*Task prompt:* Return the material unaltered, line by line.

*Records for this task:*
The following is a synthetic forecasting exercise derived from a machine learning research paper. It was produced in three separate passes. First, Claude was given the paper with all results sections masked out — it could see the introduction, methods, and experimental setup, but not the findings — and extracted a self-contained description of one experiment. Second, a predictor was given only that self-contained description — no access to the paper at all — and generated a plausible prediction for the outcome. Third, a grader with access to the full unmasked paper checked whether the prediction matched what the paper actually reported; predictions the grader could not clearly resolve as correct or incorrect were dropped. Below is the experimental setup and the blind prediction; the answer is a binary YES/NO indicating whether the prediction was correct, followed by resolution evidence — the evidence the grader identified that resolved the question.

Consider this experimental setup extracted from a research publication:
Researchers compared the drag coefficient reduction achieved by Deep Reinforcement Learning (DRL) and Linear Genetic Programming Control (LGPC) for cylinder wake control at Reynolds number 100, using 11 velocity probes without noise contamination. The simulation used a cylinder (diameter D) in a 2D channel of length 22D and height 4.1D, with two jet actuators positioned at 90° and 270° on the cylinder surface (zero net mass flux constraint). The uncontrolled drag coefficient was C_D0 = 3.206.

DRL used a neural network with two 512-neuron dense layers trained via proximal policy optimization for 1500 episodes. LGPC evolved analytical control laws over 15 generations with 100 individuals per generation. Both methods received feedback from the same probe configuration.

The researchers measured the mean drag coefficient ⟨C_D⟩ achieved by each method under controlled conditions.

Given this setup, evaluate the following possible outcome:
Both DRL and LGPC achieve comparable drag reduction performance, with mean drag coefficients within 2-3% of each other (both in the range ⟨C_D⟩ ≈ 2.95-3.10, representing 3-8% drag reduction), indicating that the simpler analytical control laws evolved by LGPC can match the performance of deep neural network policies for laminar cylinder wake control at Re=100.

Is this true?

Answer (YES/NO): YES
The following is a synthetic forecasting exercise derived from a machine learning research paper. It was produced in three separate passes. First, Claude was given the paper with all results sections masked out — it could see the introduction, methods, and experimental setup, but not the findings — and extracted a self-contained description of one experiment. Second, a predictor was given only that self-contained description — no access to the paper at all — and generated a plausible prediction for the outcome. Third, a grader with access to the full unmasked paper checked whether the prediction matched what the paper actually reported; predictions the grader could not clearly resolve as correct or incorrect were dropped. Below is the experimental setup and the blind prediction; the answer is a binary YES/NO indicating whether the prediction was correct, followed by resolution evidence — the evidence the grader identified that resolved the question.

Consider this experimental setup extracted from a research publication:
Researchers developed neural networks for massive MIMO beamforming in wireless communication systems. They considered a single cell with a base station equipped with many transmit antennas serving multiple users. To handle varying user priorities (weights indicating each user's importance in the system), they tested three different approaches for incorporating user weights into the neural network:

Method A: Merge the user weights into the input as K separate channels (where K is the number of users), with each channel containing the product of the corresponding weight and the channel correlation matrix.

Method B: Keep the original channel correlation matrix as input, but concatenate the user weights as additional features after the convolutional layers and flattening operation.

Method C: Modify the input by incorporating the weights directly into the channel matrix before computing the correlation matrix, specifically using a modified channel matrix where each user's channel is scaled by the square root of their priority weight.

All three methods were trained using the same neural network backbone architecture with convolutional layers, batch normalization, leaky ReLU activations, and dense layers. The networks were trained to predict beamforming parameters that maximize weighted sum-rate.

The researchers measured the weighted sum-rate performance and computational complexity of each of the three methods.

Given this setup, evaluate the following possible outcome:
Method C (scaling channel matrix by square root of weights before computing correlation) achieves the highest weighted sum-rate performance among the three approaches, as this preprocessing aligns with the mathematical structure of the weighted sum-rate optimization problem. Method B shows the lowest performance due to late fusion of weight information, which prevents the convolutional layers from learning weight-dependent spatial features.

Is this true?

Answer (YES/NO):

*Task answer:*
The following is a synthetic forecasting exercise derived from a machine learning research paper. It was produced in three separate passes. First, Claude was given the paper with all results sections masked out — it could see the introduction, methods, and experimental setup, but not the findings — and extracted a self-contained description of one experiment. Second, a predictor was given only that self-contained description — no access to the paper at all — and generated a plausible prediction for the outcome. Third, a grader with access to the full unmasked paper checked whether the prediction matched what the paper actually reported; predictions the grader could not clearly resolve as correct or incorrect were dropped. Below is the experimental setup and the blind prediction; the answer is a binary YES/NO indicating whether the prediction was correct, followed by resolution evidence — the evidence the grader identified that resolved the question.

Consider this experimental setup extracted from a research publication:
Researchers compared the drag coefficient reduction achieved by Deep Reinforcement Learning (DRL) and Linear Genetic Programming Control (LGPC) for cylinder wake control at Reynolds number 100, using 11 velocity probes without noise contamination. The simulation used a cylinder (diameter D) in a 2D channel of length 22D and height 4.1D, with two jet actuators positioned at 90° and 270° on the cylinder surface (zero net mass flux constraint). The uncontrolled drag coefficient was C_D0 = 3.206.

DRL used a neural network with two 512-neuron dense layers trained via proximal policy optimization for 1500 episodes. LGPC evolved analytical control laws over 15 generations with 100 individuals per generation. Both methods received feedback from the same probe configuration.

The researchers measured the mean drag coefficient ⟨C_D⟩ achieved by each method under controlled conditions.

Given this setup, evaluate the following possible outcome:
Both DRL and LGPC achieve comparable drag reduction performance, with mean drag coefficients within 2-3% of each other (both in the range ⟨C_D⟩ ≈ 2.95-3.10, representing 3-8% drag reduction), indicating that the simpler analytical control laws evolved by LGPC can match the performance of deep neural network policies for laminar cylinder wake control at Re=100.

Is this true?

Answer (YES/NO): YES
The following is a synthetic forecasting exercise derived from a machine learning research paper. It was produced in three separate passes. First, Claude was given the paper with all results sections masked out — it could see the introduction, methods, and experimental setup, but not the findings — and extracted a self-contained description of one experiment. Second, a predictor was given only that self-contained description — no access to the paper at all — and generated a plausible prediction for the outcome. Third, a grader with access to the full unmasked paper checked whether the prediction matched what the paper actually reported; predictions the grader could not clearly resolve as correct or incorrect were dropped. Below is the experimental setup and the blind prediction; the answer is a binary YES/NO indicating whether the prediction was correct, followed by resolution evidence — the evidence the grader identified that resolved the question.

Consider this experimental setup extracted from a research publication:
Researchers developed neural networks for massive MIMO beamforming in wireless communication systems. They considered a single cell with a base station equipped with many transmit antennas serving multiple users. To handle varying user priorities (weights indicating each user's importance in the system), they tested three different approaches for incorporating user weights into the neural network:

Method A: Merge the user weights into the input as K separate channels (where K is the number of users), with each channel containing the product of the corresponding weight and the channel correlation matrix.

Method B: Keep the original channel correlation matrix as input, but concatenate the user weights as additional features after the convolutional layers and flattening operation.

Method C: Modify the input by incorporating the weights directly into the channel matrix before computing the correlation matrix, specifically using a modified channel matrix where each user's channel is scaled by the square root of their priority weight.

All three methods were trained using the same neural network backbone architecture with convolutional layers, batch normalization, leaky ReLU activations, and dense layers. The networks were trained to predict beamforming parameters that maximize weighted sum-rate.

The researchers measured the weighted sum-rate performance and computational complexity of each of the three methods.

Given this setup, evaluate the following possible outcome:
Method C (scaling channel matrix by square root of weights before computing correlation) achieves the highest weighted sum-rate performance among the three approaches, as this preprocessing aligns with the mathematical structure of the weighted sum-rate optimization problem. Method B shows the lowest performance due to late fusion of weight information, which prevents the convolutional layers from learning weight-dependent spatial features.

Is this true?

Answer (YES/NO):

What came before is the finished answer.